Avec en ligne de mire le prochain scrutin présidentiel, il n’est pas impossible que le probable futur candidat à sa propre succession soit tenté de rééditer son exploit, notamment en attirant dans son giron, encore une fois, un électorat conservateur.
Jamais depuis le soulèvement populaire de 2011, la Tunisie n’a été aussi paralysée politiquement. Un gouvernement incapable de mener des réformes ou même d’imposer des décisions, un Parlement qui fonctionne au ralenti et où les crêpages de chignons dament le pion au véritable travail législatif, et un président de la République qui contribue à la vitrification de la vie politique en rendant impossible toute possibilité de sortie de crise. Il est clair que tous les partis politiques, de la majorité comme de l’opposition, ont les yeux rivés sur les prochaines élections au détriment des préoccupations immédiates des Tunisiens, pris en tenailles entre une crise institutionnelle inédite et une crise économique étouffante.
Le locataire de Carthage, le Président Kaïs Saïed, ne déroge pas à la règle. Contrairement à la lecture au premier degré de sa dernière sortie médiatique contre le parti Ennahdha et les islamistes, il faudrait considérer les choses d’un point de vue purement électoraliste. Elu en 2019 avec un score historique, Kaïs Saïed a notamment bénéficié d’une large partie du vote conservateur. Le report des 434.530 voix obtenues par le candidat d’Ennahdha, Abdelfattah Mourou, a beaucoup plus bénéficié au constitutionnaliste qu’à son rival, le sulfureux homme d’affaires Nebil Karoui.
Avec en ligne de mire le prochain scrutin présidentiel, il n’est donc pas impossible que le probable futur candidat à sa propre succession soit tenté de rééditer son exploit, notamment en attirant dans son giron, encore une fois, un électorat conservateur.

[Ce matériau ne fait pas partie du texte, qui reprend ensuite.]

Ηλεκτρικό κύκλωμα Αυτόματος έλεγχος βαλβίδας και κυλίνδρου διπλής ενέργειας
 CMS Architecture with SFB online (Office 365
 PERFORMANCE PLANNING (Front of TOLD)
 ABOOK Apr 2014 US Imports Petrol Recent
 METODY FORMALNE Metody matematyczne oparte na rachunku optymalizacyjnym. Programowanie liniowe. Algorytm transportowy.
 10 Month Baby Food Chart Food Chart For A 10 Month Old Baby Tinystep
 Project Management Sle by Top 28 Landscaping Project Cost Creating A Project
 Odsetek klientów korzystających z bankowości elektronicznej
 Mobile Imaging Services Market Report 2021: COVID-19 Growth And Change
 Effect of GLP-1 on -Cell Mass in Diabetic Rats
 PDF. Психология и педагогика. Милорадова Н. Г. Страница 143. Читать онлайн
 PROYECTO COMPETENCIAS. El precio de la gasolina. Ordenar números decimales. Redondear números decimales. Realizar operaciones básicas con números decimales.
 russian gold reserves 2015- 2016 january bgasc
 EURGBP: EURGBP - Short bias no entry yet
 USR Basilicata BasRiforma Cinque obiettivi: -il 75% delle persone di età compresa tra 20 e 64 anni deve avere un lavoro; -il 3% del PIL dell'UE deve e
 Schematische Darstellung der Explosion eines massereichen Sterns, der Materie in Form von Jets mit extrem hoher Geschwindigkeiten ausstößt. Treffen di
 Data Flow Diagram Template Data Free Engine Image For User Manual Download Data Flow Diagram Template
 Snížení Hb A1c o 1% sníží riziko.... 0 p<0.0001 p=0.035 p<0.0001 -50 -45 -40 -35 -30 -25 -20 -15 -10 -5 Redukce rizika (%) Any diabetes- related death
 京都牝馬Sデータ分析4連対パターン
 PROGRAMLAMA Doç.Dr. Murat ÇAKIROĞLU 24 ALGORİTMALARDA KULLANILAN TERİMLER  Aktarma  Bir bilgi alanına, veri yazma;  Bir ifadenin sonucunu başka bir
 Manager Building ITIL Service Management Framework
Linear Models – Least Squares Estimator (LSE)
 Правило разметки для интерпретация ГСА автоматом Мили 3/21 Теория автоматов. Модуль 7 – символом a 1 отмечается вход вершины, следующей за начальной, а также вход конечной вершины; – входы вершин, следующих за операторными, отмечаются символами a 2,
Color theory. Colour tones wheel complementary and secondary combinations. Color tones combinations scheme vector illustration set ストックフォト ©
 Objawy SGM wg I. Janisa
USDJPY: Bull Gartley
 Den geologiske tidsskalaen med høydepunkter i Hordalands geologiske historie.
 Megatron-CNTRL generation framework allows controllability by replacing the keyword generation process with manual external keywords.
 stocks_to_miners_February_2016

Car à y voir de plus prés, Kaïs Saïed n’a jamais été hostile à l’islam politique. Bien au contraire, une grande partie de ses positions a été dictée par une profonde conviction religieuse. Lorsque, sur des questions politiques, c’est la religion qui dicte le chemin à suivre, alors nous sommes en plein dans l’islam politique.
Dans les faits, Kaïs Saïed s’est prononcé contre l’égalité dans l’héritage, favorable au retour de la peine de mort et complètement muet sur des questions sociétales comme la dépénalisation du cannabis. Si l’on ajoute à cela l’ensemble des références religieuses dans les discours, on est en droit de se demander si notre Président de la République n’est pas en fait un islamiste comme les autres.
Il ne s’agit pas là de dire si ses références à la religion ou si ces positions politiques au parfum religieux sont bonnes ou mauvaises, il s’agit, objectivement, de considérer que si la guerre contre le parti islamiste Ennahdha est bien réelle, sa guerre contre l’islam politique, elle, doit être nuancée.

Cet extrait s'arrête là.